■ **Tugas yang Dikerjakan**:
1. Kapan Dedy membuka bisnis kuliner online Pempek Meledos menurut kisah Pempek Meledos di bawah?
2. Lanjutkan kisah Pempek Meledos mulai setelah kalimat terakhirnya.

Kisah pempek 'meledos' sukses rebut pasar

id pempek, pempek melidos, rebut pasar, dedy, pengusaha empek empak

Kisah pempek 'meledos' sukses rebut pasar

Wirausaha muda Pempek Meledos, Dedy Kurniawan. (Foto Antarasumsel.com/16/Dolly Rosana)

....Awalnya saya bosan, sudah lama bekerja tapi penghasilan begitu-begitu saja. Kemudian saya berpikir, kenapa tidak coba jualan makanan secara online...
Jemu dengan penghasilan pas-pasan sebagai karyawan perusahaan swasta membuat Kgs Choirul Dedy Kurniawan (24) melirik bisnis kuliner sebagai peluang untuk menambah penghasilan.

Berbekal banyaknya relasi karena telah lama berkecimpung di dunia hiburan dengan menjadi pembawa acara di televisi dan radio, Dedy kemudian memberanikan diri membuka bisnis kuliner online "Pempek Meledos" pada awal tahun 2015.

Kini setelah satu tahun berjalan, pelanggannya sudah tersebar hampir di seluruh kota di Tanah Air dengan omzet mencapai belasan juta rupiah per bulan.

■ **Cuplikan Data**:
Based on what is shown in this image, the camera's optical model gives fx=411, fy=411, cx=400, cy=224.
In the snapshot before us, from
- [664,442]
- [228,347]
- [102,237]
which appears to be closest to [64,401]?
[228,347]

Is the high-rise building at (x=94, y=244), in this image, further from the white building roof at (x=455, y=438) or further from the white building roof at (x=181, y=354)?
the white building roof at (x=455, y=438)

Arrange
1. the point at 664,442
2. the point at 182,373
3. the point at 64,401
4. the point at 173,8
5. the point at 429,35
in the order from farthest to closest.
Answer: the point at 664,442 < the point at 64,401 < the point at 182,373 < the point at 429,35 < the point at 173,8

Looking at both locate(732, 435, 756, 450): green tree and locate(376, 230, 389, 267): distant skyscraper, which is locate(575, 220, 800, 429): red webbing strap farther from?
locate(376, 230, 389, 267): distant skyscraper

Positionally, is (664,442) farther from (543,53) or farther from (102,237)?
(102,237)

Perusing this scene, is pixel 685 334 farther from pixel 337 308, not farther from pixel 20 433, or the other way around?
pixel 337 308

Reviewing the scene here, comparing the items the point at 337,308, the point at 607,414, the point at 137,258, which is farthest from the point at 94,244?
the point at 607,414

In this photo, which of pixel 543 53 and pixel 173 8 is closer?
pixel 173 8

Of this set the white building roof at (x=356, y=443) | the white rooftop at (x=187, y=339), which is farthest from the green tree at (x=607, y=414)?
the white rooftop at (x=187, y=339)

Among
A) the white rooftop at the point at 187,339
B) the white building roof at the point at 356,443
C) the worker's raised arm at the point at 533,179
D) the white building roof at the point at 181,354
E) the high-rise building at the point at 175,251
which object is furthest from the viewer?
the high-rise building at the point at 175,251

■ **Hasil Pengerjaan**:
1. Pada awal tahun 2015.

2.
"Awalnya saya bosan, sudah lama bekerja tapi penghasilan begitu-begitu saja. Kemudian saya berpikir, kenapa tidak coba jualan makanan secara online atau dalam bentuk jaringan, jadi tidak perlu mengeluarkan modal besar, bisa dilakukan di rumah, dan saya sendiri yang mengantarkannya," kata Dedy di Palembang, Sabtu.

Pilihan pun jatuh pada kuliner khas Palembang `pempek` karena ia kerap dimintai teman-teman dari luar kota untuk membeli pempek dari toko tertentu, kemudian mengirimkannya melalui paket pos.

"Lalu saya pikir kenapa tidak ini dijadikan peluang bisnis dengan buat `brand` sendiri," kata staf humas RS Bari ini.

Kepercayaan dirinya pun bertambah karena merupakan keturunan asli Palembang yang sedari kecil sudah terbiasa mengecap panganan khas tersebut.

Selain itu, sang ibu juga bersedia turun langsung untuk membuat setiap pesanan dengan dibantu dua orang kerabat.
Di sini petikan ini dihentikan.